The bankruptcy court properly dismissed Erde's adversary proceeding because the claims were actually litigated and decided in prior actions among the parties that resulted in final adjudication on the merits, or could have been raised in the prior actions. See 11 U.S.C. § 105(a) (setting forth bankruptcy court's equitable power to “issue any order, process, or judgment that is necessary or appropriate to carry out the provisions of this title” including sua sponte action “necessary or appropriate to enforce or implement court orders or rules, or to prevent an abuse of process”); Howard v. City of Coos Bay, 871 F.3d 1032, 1040-42 (9th Cir. 2017) (requirements for issue preclusion under federal law); Owens v. Kaiser Found. Health Plan, Inc., 244 F.3d 708, 713-14 (9th Cir. 2001) (requirements for claim preclusion under federal law); see also Reyn's Pasta Bella, LLC v. Visa USA, Inc., 442 F.3d 741, 745 (9th Cir. 2006) (standard of review for application of issue preclusion and claim preclusion).
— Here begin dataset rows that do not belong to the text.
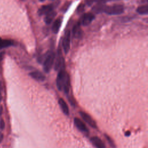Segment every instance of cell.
I'll return each mask as SVG.
<instances>
[{"label": "cell", "instance_id": "obj_1", "mask_svg": "<svg viewBox=\"0 0 148 148\" xmlns=\"http://www.w3.org/2000/svg\"><path fill=\"white\" fill-rule=\"evenodd\" d=\"M56 84L60 91L63 90L65 93L68 94L69 91L70 79L68 74L64 71V68L60 69L56 79Z\"/></svg>", "mask_w": 148, "mask_h": 148}, {"label": "cell", "instance_id": "obj_2", "mask_svg": "<svg viewBox=\"0 0 148 148\" xmlns=\"http://www.w3.org/2000/svg\"><path fill=\"white\" fill-rule=\"evenodd\" d=\"M124 6L121 5L116 4L112 6H106L105 5L103 12L110 15L120 14L124 12Z\"/></svg>", "mask_w": 148, "mask_h": 148}, {"label": "cell", "instance_id": "obj_3", "mask_svg": "<svg viewBox=\"0 0 148 148\" xmlns=\"http://www.w3.org/2000/svg\"><path fill=\"white\" fill-rule=\"evenodd\" d=\"M54 59H55V54L54 52L51 51V52L47 53L43 62V69L45 72L48 73L50 71L54 64Z\"/></svg>", "mask_w": 148, "mask_h": 148}, {"label": "cell", "instance_id": "obj_4", "mask_svg": "<svg viewBox=\"0 0 148 148\" xmlns=\"http://www.w3.org/2000/svg\"><path fill=\"white\" fill-rule=\"evenodd\" d=\"M71 43V32L69 30H66L65 32L64 36L62 39V45L65 54H67L70 49Z\"/></svg>", "mask_w": 148, "mask_h": 148}, {"label": "cell", "instance_id": "obj_5", "mask_svg": "<svg viewBox=\"0 0 148 148\" xmlns=\"http://www.w3.org/2000/svg\"><path fill=\"white\" fill-rule=\"evenodd\" d=\"M94 18L95 16L94 15V14L91 13H85L82 16L79 23L80 25H82L83 26H87L92 21Z\"/></svg>", "mask_w": 148, "mask_h": 148}, {"label": "cell", "instance_id": "obj_6", "mask_svg": "<svg viewBox=\"0 0 148 148\" xmlns=\"http://www.w3.org/2000/svg\"><path fill=\"white\" fill-rule=\"evenodd\" d=\"M80 114L82 117V118L83 119V120L86 122L90 126H91V127L95 128H97V124L95 122V121L86 113L84 112H80Z\"/></svg>", "mask_w": 148, "mask_h": 148}, {"label": "cell", "instance_id": "obj_7", "mask_svg": "<svg viewBox=\"0 0 148 148\" xmlns=\"http://www.w3.org/2000/svg\"><path fill=\"white\" fill-rule=\"evenodd\" d=\"M64 66V60L61 54V50H58V56L54 64V70L58 71L61 69H63Z\"/></svg>", "mask_w": 148, "mask_h": 148}, {"label": "cell", "instance_id": "obj_8", "mask_svg": "<svg viewBox=\"0 0 148 148\" xmlns=\"http://www.w3.org/2000/svg\"><path fill=\"white\" fill-rule=\"evenodd\" d=\"M72 34L73 38L77 39H79L82 36L83 32L80 28V24H79V23H77L73 26L72 29Z\"/></svg>", "mask_w": 148, "mask_h": 148}, {"label": "cell", "instance_id": "obj_9", "mask_svg": "<svg viewBox=\"0 0 148 148\" xmlns=\"http://www.w3.org/2000/svg\"><path fill=\"white\" fill-rule=\"evenodd\" d=\"M74 123L76 126V127L81 131L84 132H87L88 131V130L87 129L85 124L79 118L75 117L74 119Z\"/></svg>", "mask_w": 148, "mask_h": 148}, {"label": "cell", "instance_id": "obj_10", "mask_svg": "<svg viewBox=\"0 0 148 148\" xmlns=\"http://www.w3.org/2000/svg\"><path fill=\"white\" fill-rule=\"evenodd\" d=\"M53 8H54V6H53V5H52V4L42 6V7H40L39 9V10L38 11V13L39 16L46 14L49 12L52 11L53 9Z\"/></svg>", "mask_w": 148, "mask_h": 148}, {"label": "cell", "instance_id": "obj_11", "mask_svg": "<svg viewBox=\"0 0 148 148\" xmlns=\"http://www.w3.org/2000/svg\"><path fill=\"white\" fill-rule=\"evenodd\" d=\"M29 75L34 79L39 82H43L46 79L45 75L39 71L31 72L29 73Z\"/></svg>", "mask_w": 148, "mask_h": 148}, {"label": "cell", "instance_id": "obj_12", "mask_svg": "<svg viewBox=\"0 0 148 148\" xmlns=\"http://www.w3.org/2000/svg\"><path fill=\"white\" fill-rule=\"evenodd\" d=\"M91 143L97 147V148H105L104 143L102 140L97 136H93L90 139Z\"/></svg>", "mask_w": 148, "mask_h": 148}, {"label": "cell", "instance_id": "obj_13", "mask_svg": "<svg viewBox=\"0 0 148 148\" xmlns=\"http://www.w3.org/2000/svg\"><path fill=\"white\" fill-rule=\"evenodd\" d=\"M56 12L53 10L47 13L44 18V21L45 22V23L46 24H50L54 18L55 16H56Z\"/></svg>", "mask_w": 148, "mask_h": 148}, {"label": "cell", "instance_id": "obj_14", "mask_svg": "<svg viewBox=\"0 0 148 148\" xmlns=\"http://www.w3.org/2000/svg\"><path fill=\"white\" fill-rule=\"evenodd\" d=\"M61 23H62V19L60 18H57L53 23L51 29H52V31L54 34H57L58 33V32L60 29V28L61 25Z\"/></svg>", "mask_w": 148, "mask_h": 148}, {"label": "cell", "instance_id": "obj_15", "mask_svg": "<svg viewBox=\"0 0 148 148\" xmlns=\"http://www.w3.org/2000/svg\"><path fill=\"white\" fill-rule=\"evenodd\" d=\"M58 103L60 106L61 107L62 112H64V113L66 115H68L69 114V109H68V106L66 104V103L65 102V101L62 99V98H60L58 100Z\"/></svg>", "mask_w": 148, "mask_h": 148}, {"label": "cell", "instance_id": "obj_16", "mask_svg": "<svg viewBox=\"0 0 148 148\" xmlns=\"http://www.w3.org/2000/svg\"><path fill=\"white\" fill-rule=\"evenodd\" d=\"M14 44V42L10 39H4L0 38V49L9 47Z\"/></svg>", "mask_w": 148, "mask_h": 148}, {"label": "cell", "instance_id": "obj_17", "mask_svg": "<svg viewBox=\"0 0 148 148\" xmlns=\"http://www.w3.org/2000/svg\"><path fill=\"white\" fill-rule=\"evenodd\" d=\"M105 5L104 4H101V3H97L96 5H95L92 9V10L96 13H102L103 11V8H104Z\"/></svg>", "mask_w": 148, "mask_h": 148}, {"label": "cell", "instance_id": "obj_18", "mask_svg": "<svg viewBox=\"0 0 148 148\" xmlns=\"http://www.w3.org/2000/svg\"><path fill=\"white\" fill-rule=\"evenodd\" d=\"M136 12L140 14H147L148 13V5H145L139 6L136 9Z\"/></svg>", "mask_w": 148, "mask_h": 148}, {"label": "cell", "instance_id": "obj_19", "mask_svg": "<svg viewBox=\"0 0 148 148\" xmlns=\"http://www.w3.org/2000/svg\"><path fill=\"white\" fill-rule=\"evenodd\" d=\"M84 7H85V5L84 4H83V3H80L77 8V9H76V12L78 13V14H80V13H82L84 10Z\"/></svg>", "mask_w": 148, "mask_h": 148}, {"label": "cell", "instance_id": "obj_20", "mask_svg": "<svg viewBox=\"0 0 148 148\" xmlns=\"http://www.w3.org/2000/svg\"><path fill=\"white\" fill-rule=\"evenodd\" d=\"M105 138L108 141V143H109L110 146L112 147L113 148H115V144H114V142L113 141V140L111 139V138L109 136H108V135H106V134H105Z\"/></svg>", "mask_w": 148, "mask_h": 148}, {"label": "cell", "instance_id": "obj_21", "mask_svg": "<svg viewBox=\"0 0 148 148\" xmlns=\"http://www.w3.org/2000/svg\"><path fill=\"white\" fill-rule=\"evenodd\" d=\"M5 124L4 120L2 119H0V132L2 130H3V129L5 128Z\"/></svg>", "mask_w": 148, "mask_h": 148}, {"label": "cell", "instance_id": "obj_22", "mask_svg": "<svg viewBox=\"0 0 148 148\" xmlns=\"http://www.w3.org/2000/svg\"><path fill=\"white\" fill-rule=\"evenodd\" d=\"M69 6H70V3H69V2L66 3H65V4H64V5L62 7V8H61V10H62L64 12H66V11L67 10L68 8H69Z\"/></svg>", "mask_w": 148, "mask_h": 148}, {"label": "cell", "instance_id": "obj_23", "mask_svg": "<svg viewBox=\"0 0 148 148\" xmlns=\"http://www.w3.org/2000/svg\"><path fill=\"white\" fill-rule=\"evenodd\" d=\"M97 0H85L86 4L88 6H91L92 5L94 2H96Z\"/></svg>", "mask_w": 148, "mask_h": 148}, {"label": "cell", "instance_id": "obj_24", "mask_svg": "<svg viewBox=\"0 0 148 148\" xmlns=\"http://www.w3.org/2000/svg\"><path fill=\"white\" fill-rule=\"evenodd\" d=\"M113 0H97L96 2H97V3H101V4H104L105 3L107 2H109V1H112Z\"/></svg>", "mask_w": 148, "mask_h": 148}, {"label": "cell", "instance_id": "obj_25", "mask_svg": "<svg viewBox=\"0 0 148 148\" xmlns=\"http://www.w3.org/2000/svg\"><path fill=\"white\" fill-rule=\"evenodd\" d=\"M2 85L1 82H0V103L2 101Z\"/></svg>", "mask_w": 148, "mask_h": 148}, {"label": "cell", "instance_id": "obj_26", "mask_svg": "<svg viewBox=\"0 0 148 148\" xmlns=\"http://www.w3.org/2000/svg\"><path fill=\"white\" fill-rule=\"evenodd\" d=\"M4 54H5V52H1L0 53V65H1V62L3 58V57H4Z\"/></svg>", "mask_w": 148, "mask_h": 148}, {"label": "cell", "instance_id": "obj_27", "mask_svg": "<svg viewBox=\"0 0 148 148\" xmlns=\"http://www.w3.org/2000/svg\"><path fill=\"white\" fill-rule=\"evenodd\" d=\"M3 135L1 132H0V143L3 140Z\"/></svg>", "mask_w": 148, "mask_h": 148}, {"label": "cell", "instance_id": "obj_28", "mask_svg": "<svg viewBox=\"0 0 148 148\" xmlns=\"http://www.w3.org/2000/svg\"><path fill=\"white\" fill-rule=\"evenodd\" d=\"M3 112V107L2 106H0V117L1 116Z\"/></svg>", "mask_w": 148, "mask_h": 148}, {"label": "cell", "instance_id": "obj_29", "mask_svg": "<svg viewBox=\"0 0 148 148\" xmlns=\"http://www.w3.org/2000/svg\"><path fill=\"white\" fill-rule=\"evenodd\" d=\"M125 135H126V136H128L130 135V132H129V131H127L125 134Z\"/></svg>", "mask_w": 148, "mask_h": 148}, {"label": "cell", "instance_id": "obj_30", "mask_svg": "<svg viewBox=\"0 0 148 148\" xmlns=\"http://www.w3.org/2000/svg\"><path fill=\"white\" fill-rule=\"evenodd\" d=\"M39 1H41V2H42V1H44L45 0H39Z\"/></svg>", "mask_w": 148, "mask_h": 148}, {"label": "cell", "instance_id": "obj_31", "mask_svg": "<svg viewBox=\"0 0 148 148\" xmlns=\"http://www.w3.org/2000/svg\"><path fill=\"white\" fill-rule=\"evenodd\" d=\"M113 1H119V0H113Z\"/></svg>", "mask_w": 148, "mask_h": 148}]
</instances>
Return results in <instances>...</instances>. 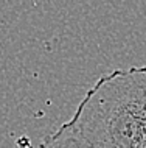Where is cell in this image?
Listing matches in <instances>:
<instances>
[{
  "label": "cell",
  "instance_id": "7a4b0ae2",
  "mask_svg": "<svg viewBox=\"0 0 146 148\" xmlns=\"http://www.w3.org/2000/svg\"><path fill=\"white\" fill-rule=\"evenodd\" d=\"M39 148H90L87 142L81 137L76 126L72 120H67L61 126L45 137V140L41 143Z\"/></svg>",
  "mask_w": 146,
  "mask_h": 148
},
{
  "label": "cell",
  "instance_id": "6da1fadb",
  "mask_svg": "<svg viewBox=\"0 0 146 148\" xmlns=\"http://www.w3.org/2000/svg\"><path fill=\"white\" fill-rule=\"evenodd\" d=\"M70 120L90 148H146V66L100 77Z\"/></svg>",
  "mask_w": 146,
  "mask_h": 148
}]
</instances>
The bankruptcy court did not abuse its discretion by declaring Erde a vexatious litigant after providing notice and an opportunity to be heard, developing an adequate record for review, making substantive findings as to the frivolous or harassing nature of Erde's litigation history, and narrowly tailoring its prohibition on future filings to those in bankruptcy court against the named Bodnar defendants, as to whom Erde had been filing vexatiously. See Ringgold–Lockhart v. County of Los Angeles, 761 F.3d 1057, 1061-67 (9th Cir. 2014) (setting forth standard of review and procedural and substantive standards for a federal pre-filing order based on a vexatious litigant determination).
We reject as without merit Erde's contention that the BAP erred by denying his request for publication.
We do not consider matters not specifically and distinctly raised and argued in the opening brief. See Padgett v. Wright, 587 F.3d 983, 985 n.2 (9th Cir. 2009).
All pending motions and requests are denied.